After six years of prolonged dispute, Adidas AG could achieve a victory over trademark battle involving famous 3-stripe design. In a recent trademark invalidation appeal, case no. 2016-890047, the Trial Board of Japan Patent Office (JPO) decided in favor of Adidas AG to retroactively null trademark registration no. 5430912 for three lines device mark (see below) due to a likelihood of confusion with Adidas’ famous 3-stripe design.
Disputed mark was filed on March 2, 2011 by a Japanese business entity, designating shoes in class 25 and registered on August 5, 2011 (Registration no. 5430912).
To oppose the registration, on October 18, 2011, Adidas AG filed an opposition against disputed mark based on Article 43bis of the Trademark.

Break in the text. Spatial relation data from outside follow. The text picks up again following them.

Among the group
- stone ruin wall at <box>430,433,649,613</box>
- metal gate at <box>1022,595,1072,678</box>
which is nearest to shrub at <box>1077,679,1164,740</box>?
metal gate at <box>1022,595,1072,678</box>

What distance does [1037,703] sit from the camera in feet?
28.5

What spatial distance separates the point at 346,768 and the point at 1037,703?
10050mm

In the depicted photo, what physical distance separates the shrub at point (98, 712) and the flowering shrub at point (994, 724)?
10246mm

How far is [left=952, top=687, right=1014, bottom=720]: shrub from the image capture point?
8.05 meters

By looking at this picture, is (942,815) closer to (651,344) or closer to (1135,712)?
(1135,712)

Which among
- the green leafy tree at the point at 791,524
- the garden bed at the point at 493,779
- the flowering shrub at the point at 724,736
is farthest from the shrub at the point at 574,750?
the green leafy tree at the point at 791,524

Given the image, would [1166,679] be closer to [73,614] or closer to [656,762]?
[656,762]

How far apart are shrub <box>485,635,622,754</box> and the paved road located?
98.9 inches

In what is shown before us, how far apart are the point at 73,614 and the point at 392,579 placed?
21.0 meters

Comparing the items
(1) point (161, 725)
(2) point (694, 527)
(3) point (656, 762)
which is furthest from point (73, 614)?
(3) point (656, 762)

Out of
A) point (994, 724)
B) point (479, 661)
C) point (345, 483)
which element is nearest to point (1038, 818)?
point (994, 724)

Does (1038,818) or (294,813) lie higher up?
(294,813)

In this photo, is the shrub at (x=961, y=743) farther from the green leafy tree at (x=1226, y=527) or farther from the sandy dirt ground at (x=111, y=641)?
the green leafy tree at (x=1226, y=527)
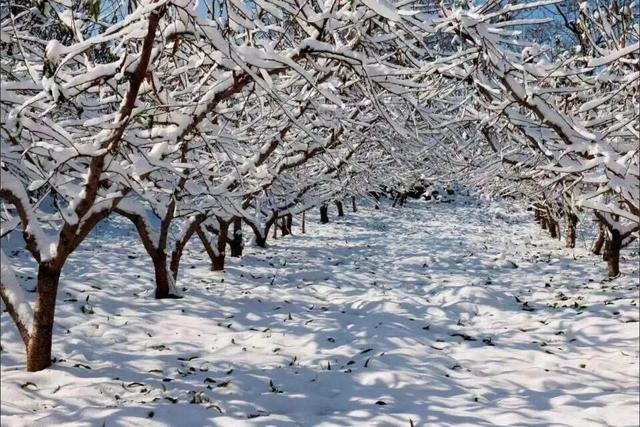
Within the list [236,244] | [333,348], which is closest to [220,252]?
[236,244]

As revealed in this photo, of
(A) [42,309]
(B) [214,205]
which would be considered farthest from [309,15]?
(B) [214,205]

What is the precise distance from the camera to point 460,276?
961 centimetres

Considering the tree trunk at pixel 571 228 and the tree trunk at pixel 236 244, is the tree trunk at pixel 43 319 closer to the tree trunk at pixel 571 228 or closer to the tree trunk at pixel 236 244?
the tree trunk at pixel 236 244

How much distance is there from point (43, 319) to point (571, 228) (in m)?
11.9

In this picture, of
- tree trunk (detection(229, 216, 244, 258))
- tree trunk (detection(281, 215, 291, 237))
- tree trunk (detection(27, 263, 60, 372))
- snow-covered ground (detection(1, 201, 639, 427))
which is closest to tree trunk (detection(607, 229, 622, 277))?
snow-covered ground (detection(1, 201, 639, 427))

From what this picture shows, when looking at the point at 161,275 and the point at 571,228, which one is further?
the point at 571,228

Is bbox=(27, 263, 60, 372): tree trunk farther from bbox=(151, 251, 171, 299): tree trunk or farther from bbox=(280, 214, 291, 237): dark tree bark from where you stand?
bbox=(280, 214, 291, 237): dark tree bark

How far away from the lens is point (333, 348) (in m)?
5.42

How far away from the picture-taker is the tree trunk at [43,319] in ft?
13.7

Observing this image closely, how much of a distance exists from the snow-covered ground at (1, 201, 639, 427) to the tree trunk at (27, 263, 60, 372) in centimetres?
13

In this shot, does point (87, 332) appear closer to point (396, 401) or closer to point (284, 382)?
point (284, 382)

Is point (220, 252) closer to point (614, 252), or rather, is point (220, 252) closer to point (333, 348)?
point (333, 348)

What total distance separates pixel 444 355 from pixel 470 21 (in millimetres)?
3360

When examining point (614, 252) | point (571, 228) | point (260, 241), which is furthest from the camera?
point (260, 241)
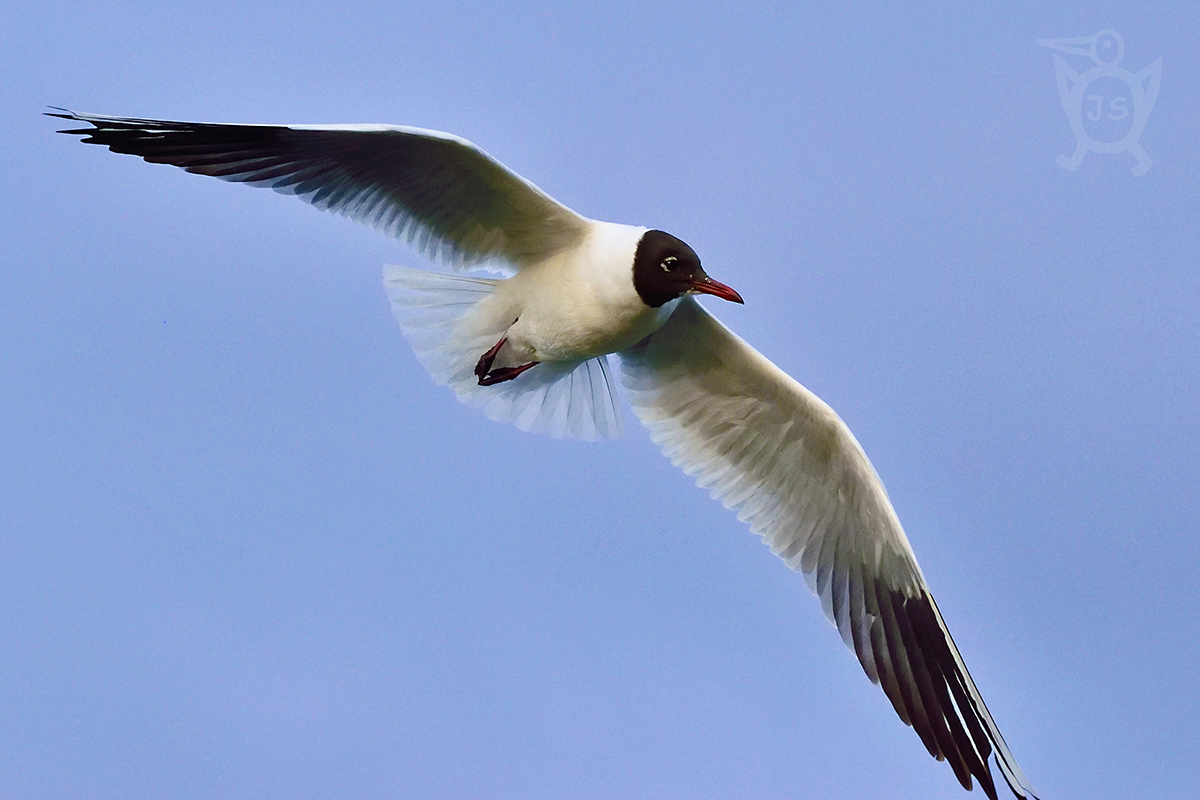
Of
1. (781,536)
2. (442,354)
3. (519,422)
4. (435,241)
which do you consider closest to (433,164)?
(435,241)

But the Opposition Board of JPO overruled the opposition and decided to admit registration of disputed mark on June 27, 2012. Four years later, Adidas AG filed an invalidation appeal with an attempt to retroactively null disputed mark based on Article 4(1)(xv), 46(1)(i) of the Trademark Law.

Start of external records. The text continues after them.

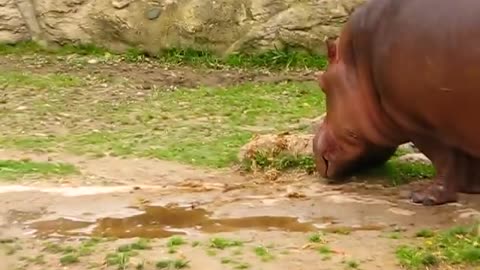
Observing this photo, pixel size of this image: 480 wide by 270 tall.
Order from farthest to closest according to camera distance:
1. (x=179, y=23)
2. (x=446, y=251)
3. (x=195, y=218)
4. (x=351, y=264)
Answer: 1. (x=179, y=23)
2. (x=195, y=218)
3. (x=446, y=251)
4. (x=351, y=264)

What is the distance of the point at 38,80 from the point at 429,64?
4970 millimetres

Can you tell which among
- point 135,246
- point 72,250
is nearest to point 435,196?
point 135,246

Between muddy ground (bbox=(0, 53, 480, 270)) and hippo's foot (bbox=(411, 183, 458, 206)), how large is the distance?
49 mm

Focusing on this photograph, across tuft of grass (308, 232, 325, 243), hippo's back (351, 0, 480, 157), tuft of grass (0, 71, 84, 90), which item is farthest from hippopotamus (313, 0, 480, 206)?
tuft of grass (0, 71, 84, 90)

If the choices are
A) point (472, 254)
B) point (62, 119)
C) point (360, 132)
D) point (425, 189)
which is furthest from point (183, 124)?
point (472, 254)

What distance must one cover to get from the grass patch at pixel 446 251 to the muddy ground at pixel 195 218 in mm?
72

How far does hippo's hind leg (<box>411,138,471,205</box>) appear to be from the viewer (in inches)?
223

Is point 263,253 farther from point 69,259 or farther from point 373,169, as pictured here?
point 373,169

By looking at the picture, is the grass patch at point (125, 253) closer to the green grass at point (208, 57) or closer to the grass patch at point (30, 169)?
the grass patch at point (30, 169)

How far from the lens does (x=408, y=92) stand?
18.4ft

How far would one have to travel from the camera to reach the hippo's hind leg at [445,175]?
18.5 ft

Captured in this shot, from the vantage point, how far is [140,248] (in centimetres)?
479

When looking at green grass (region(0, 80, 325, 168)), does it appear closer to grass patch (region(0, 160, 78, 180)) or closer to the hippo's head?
grass patch (region(0, 160, 78, 180))

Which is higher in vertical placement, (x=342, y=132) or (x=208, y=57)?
(x=342, y=132)
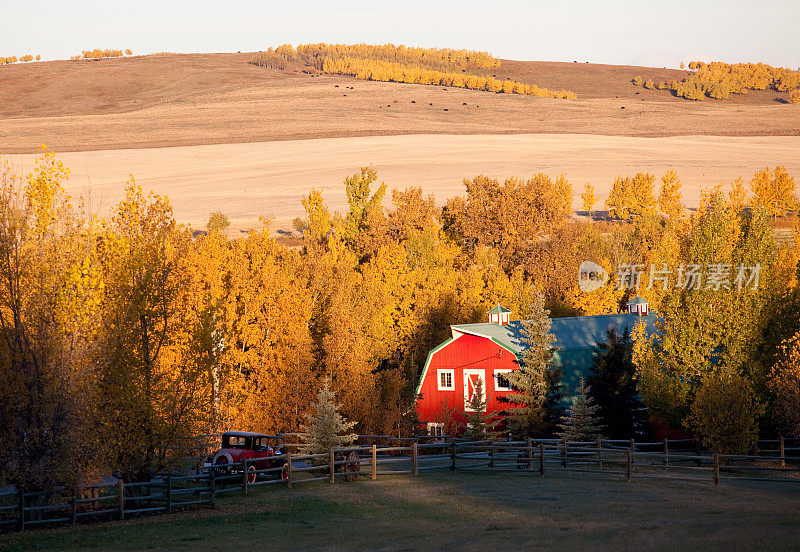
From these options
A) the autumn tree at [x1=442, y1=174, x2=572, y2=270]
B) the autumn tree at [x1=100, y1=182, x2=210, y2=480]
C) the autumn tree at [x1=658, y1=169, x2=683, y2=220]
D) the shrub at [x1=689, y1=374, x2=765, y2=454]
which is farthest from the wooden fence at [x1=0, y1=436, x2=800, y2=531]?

The Japan Trademark Law provides where a trademark has been registered for five years or more, an invalidation appeal based on Article 4(1)(xv) shall be dismissed unless the trademark was aimed for registration with a fraudulent purpose.
It is imagined that the provision urged Adidas to take an invalidation action eventually since the appeal date is just one week before a lapse of five years from registration.

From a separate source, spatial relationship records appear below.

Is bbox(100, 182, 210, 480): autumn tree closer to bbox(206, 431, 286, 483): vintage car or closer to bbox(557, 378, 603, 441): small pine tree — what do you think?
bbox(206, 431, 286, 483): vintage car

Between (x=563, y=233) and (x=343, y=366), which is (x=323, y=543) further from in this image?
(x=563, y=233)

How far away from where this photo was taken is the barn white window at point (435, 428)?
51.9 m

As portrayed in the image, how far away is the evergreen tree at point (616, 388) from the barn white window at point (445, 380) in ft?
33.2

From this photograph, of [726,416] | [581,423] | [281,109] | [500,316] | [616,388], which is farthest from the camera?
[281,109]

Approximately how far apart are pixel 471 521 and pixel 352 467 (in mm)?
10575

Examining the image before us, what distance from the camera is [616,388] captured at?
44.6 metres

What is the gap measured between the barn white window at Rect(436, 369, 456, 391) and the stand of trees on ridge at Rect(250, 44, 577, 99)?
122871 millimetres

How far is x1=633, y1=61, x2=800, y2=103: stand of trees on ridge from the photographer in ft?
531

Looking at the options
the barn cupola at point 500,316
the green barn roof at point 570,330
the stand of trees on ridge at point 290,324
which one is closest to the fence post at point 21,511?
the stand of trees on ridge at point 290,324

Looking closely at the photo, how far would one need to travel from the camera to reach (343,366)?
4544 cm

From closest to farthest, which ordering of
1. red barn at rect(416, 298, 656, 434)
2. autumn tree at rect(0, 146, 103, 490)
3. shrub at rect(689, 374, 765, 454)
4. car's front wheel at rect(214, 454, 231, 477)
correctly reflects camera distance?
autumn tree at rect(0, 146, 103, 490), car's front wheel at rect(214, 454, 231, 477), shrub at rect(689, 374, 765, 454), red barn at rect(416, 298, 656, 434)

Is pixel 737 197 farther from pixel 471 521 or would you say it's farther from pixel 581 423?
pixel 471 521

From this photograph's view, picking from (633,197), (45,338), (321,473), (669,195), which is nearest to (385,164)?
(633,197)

Adidas AG repeatedly argued a likelihood of confusion between Adidas’ famous 3-stripe design and disputed mark because of a high degree of popularity and reputation of 3-stripe design as a source indicator of Adidas sportswear and sports shoes, visual resemblance between the marks.
The Board found that:
- Adidas’ 3-stripe design has acquired a substantial degree of reputation well before the filing date of disputed mark as a result of continuous marketing activities in Japan since 1971.
- Occasionally, Adidas promotes shoes depicting various types of 3-stripe design with a slight modification to length, width, angle, outline or color of the stripe.
- Disputed mark gives rise to the same visual impression in the mind of consumers with 3-stripe design by taking account of similar graphical representation consisting of three lines in parallel leaning to the left. Difference in detail is negligible since it can be perceived as a variation of Adidas shoes given actual business circumstances.
Based on the above findings, the Board concluded that relevant consumers and traders are likely to confuse shoes using disputed mark with Adidas’ famous 3-stripe design or misconceive a source from any entity systematically or economically connected with Adidas AG. Thus, disputed mark shall be invalidated in violation of Article 4(1)(xv) of the Trademark Law.